I like to think that archive rebuilds play an important role in Debian Quality Assurance and Release Management efforts. By trying to rebuild every Debian package from source, one can identify packages that do not build anymore due to changes in other packages (compilers, interpreters, libraries, …). It is also a good way to stress-test all packages that are involved in building other packages.
Since 2007, I had been running Debian archive rebuilds on the Grid’5000 testbed, a research infrastructure for performing experiments on distributed systems – HPC/Grid/Cloud/P2P. I filed more than 6000 release-critical bugs in the process.
Late last year, Amazon kindly offered us a grant to allow us to run such QA tests on Amazon Web Services. With Sébastien Badia, we ported the rebuild infrastructure to AWS (scripts), and several rebuilds have already been carried out on AWS.

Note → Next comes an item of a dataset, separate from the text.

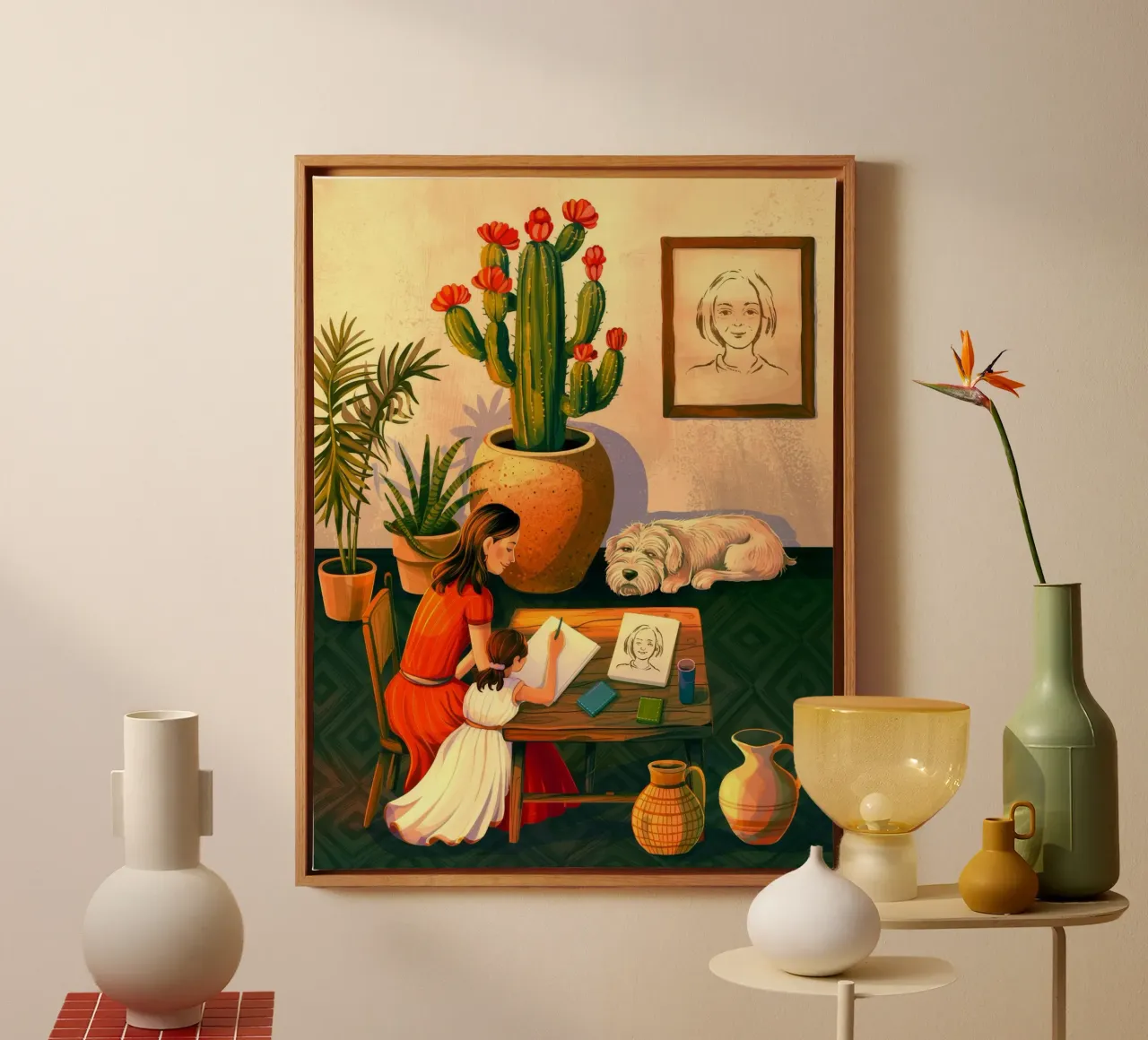 Artistic Creation canvas with Floater frame by Murni Strokes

On the technical level, 50 to 100 EC2 spot instances are started, and then controlled from a master instance using SSH. On build instances, a classic sbuild setup is used. Logs are retrieved to the master node after rebuilds, and build instances are simply shut down when there are no more tasks to process. Several tasks are processed simultaneously on each instance, and when they fail, they are retried again with no other concurrent build on the same instance, to eliminate random failures caused by load or timing issues. All the scripts are designed to support other kind of QA tests, not just rebuilds.
Moving to Amazon Web Services will facilitate sharing the human workload of doing those tests. It is now possible for developers interested in custom tests to do them themselves (hint hint).